I thought it a fluke once, but now this has occurred twice on our linux nfs server. I export a couple of items from our server, namely two directories /Users and /var/spool/mail. Most of our clients are using the AMD automounter (from am-utils) to mount these directories. After a time, the nfs clients lose their mounts and report "stale NFS handle" errors. On the server, the /var/log/messages logfile gets bombarded with entries of the form: Nov xx xx:xx:xx server kernel: nfsd Security: /// bad export. Only by either rebooting the server or stopping/restarting the nfs service (via /etc/rc.d/init.d/nfs stop and /etc/rc.d/init.d/nfs start) restores operation to normal.
We were experiencing this problem for months. It frequently occurred whenever the NFS server was experiencing high load (during backups, for example.) I couldn't found a solution anywhere, so i finally bit the bullet and commented out the piece of kernel code which was triggering the errors. We haven't had any NFS problems since. Maybe the folks at RedHat have a less risky solution?
As per johnb's comments: Can you give a few more details pertaining to your metnion of "commenting the piece of kernel code triggering the error"?

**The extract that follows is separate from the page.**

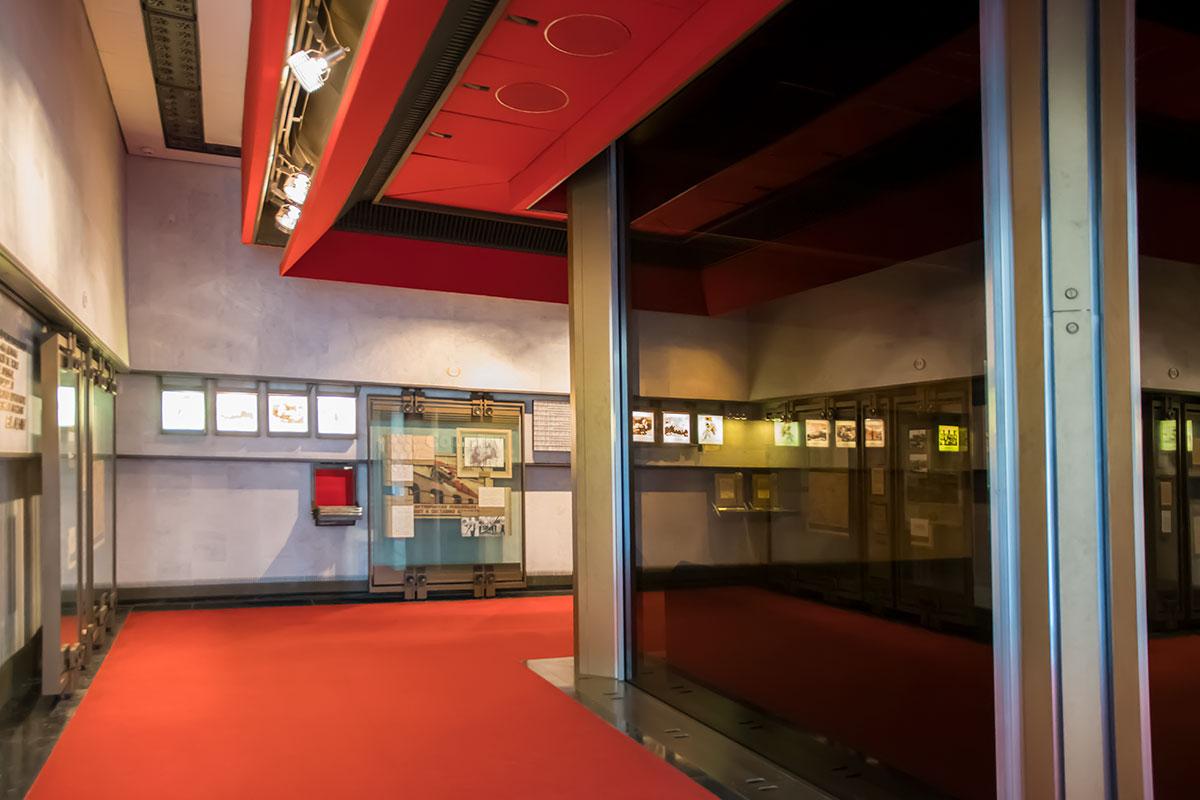 Несколько печальным выглядит оформление залов музея Ленина, где полы и потолки выполнены в цветах траурных повязок почетного караула.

We may have a very similar problem. We export our home directorys from a redhat 6.1, kernel 2.2.12-20 After a period of usage, sometimes as much as a day :-) the system becomes overrun with stale file handles. We are using knfsd- 1.4.7 and have recently tried the latest stable kernel (2.2.14). None of this has improved the problem. This causes us approx one hour of downtime every two days and seems to be related to load. We do not have an environment where people are grossly sharing files etc. so can not understand why so many stale file handles exist. We are having massive problems with this and if we can't find a work-around soon we will have to shift all our home filespace back across to our slower solaris server. I don't really want this extra work.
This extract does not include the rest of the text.